On Thursday, March 21st, Wood and Preston returned to Carrick Street, where the good sergeant found a bushel basket filled with ashes. Just outside the garage doors, he also noticed a deep rut running at an angle of forty-five degrees, where a car had recently been driven up close to the garage. The gouge was filled with ashes. Later in the day, Dr. Deadman was summoned to assist in the removal of objects found in the garage.

My mother disliked Wood, but she found Preston congenial. She could talk at him without fear of interruption. On Wednesday, the day before, she told him, her estranged husband had let himself into the house while she was absent. When he learned that the police had searched the house, Donald had rushed upstairs to the attic. A little later, he shouted for her to bring him a screwdriver and hammer. She took them to him and waited, but, just as he was about to open a trunk, he noticed her, swore, and told her to get the hell out. While he was upstairs, detectives Farrow and Mattick came to fetch some of my clothing. Shortly afterwards, when Mother summoned father to supper, he had disappeared.

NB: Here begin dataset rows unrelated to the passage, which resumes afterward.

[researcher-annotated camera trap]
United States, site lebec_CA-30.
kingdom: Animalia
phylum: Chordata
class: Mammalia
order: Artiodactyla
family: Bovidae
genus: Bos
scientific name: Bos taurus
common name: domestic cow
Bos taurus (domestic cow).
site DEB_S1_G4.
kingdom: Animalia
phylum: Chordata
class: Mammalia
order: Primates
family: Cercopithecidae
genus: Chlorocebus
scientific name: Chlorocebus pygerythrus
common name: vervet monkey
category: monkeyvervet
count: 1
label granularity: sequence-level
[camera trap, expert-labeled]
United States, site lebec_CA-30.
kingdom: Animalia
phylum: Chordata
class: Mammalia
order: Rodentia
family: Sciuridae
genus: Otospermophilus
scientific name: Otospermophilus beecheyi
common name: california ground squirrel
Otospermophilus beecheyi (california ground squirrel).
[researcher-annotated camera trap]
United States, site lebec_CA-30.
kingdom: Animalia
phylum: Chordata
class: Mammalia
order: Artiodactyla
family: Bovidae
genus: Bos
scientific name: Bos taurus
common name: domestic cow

Intrigued by my mother's story, the good sergeant proceeded to the attic, where he came upon several unlocked empty suitcases and a lady's beige case. “Some of my daughter's books,” was my mother's only comment. She had no idea where the key was. He forced the lock, revealing a burlap bag covering a small wicker meat basket, which contained a cardboard carton. The carton, filled with cement from which clothing protruded, emitted a ghastly smell, like decomposing flesh.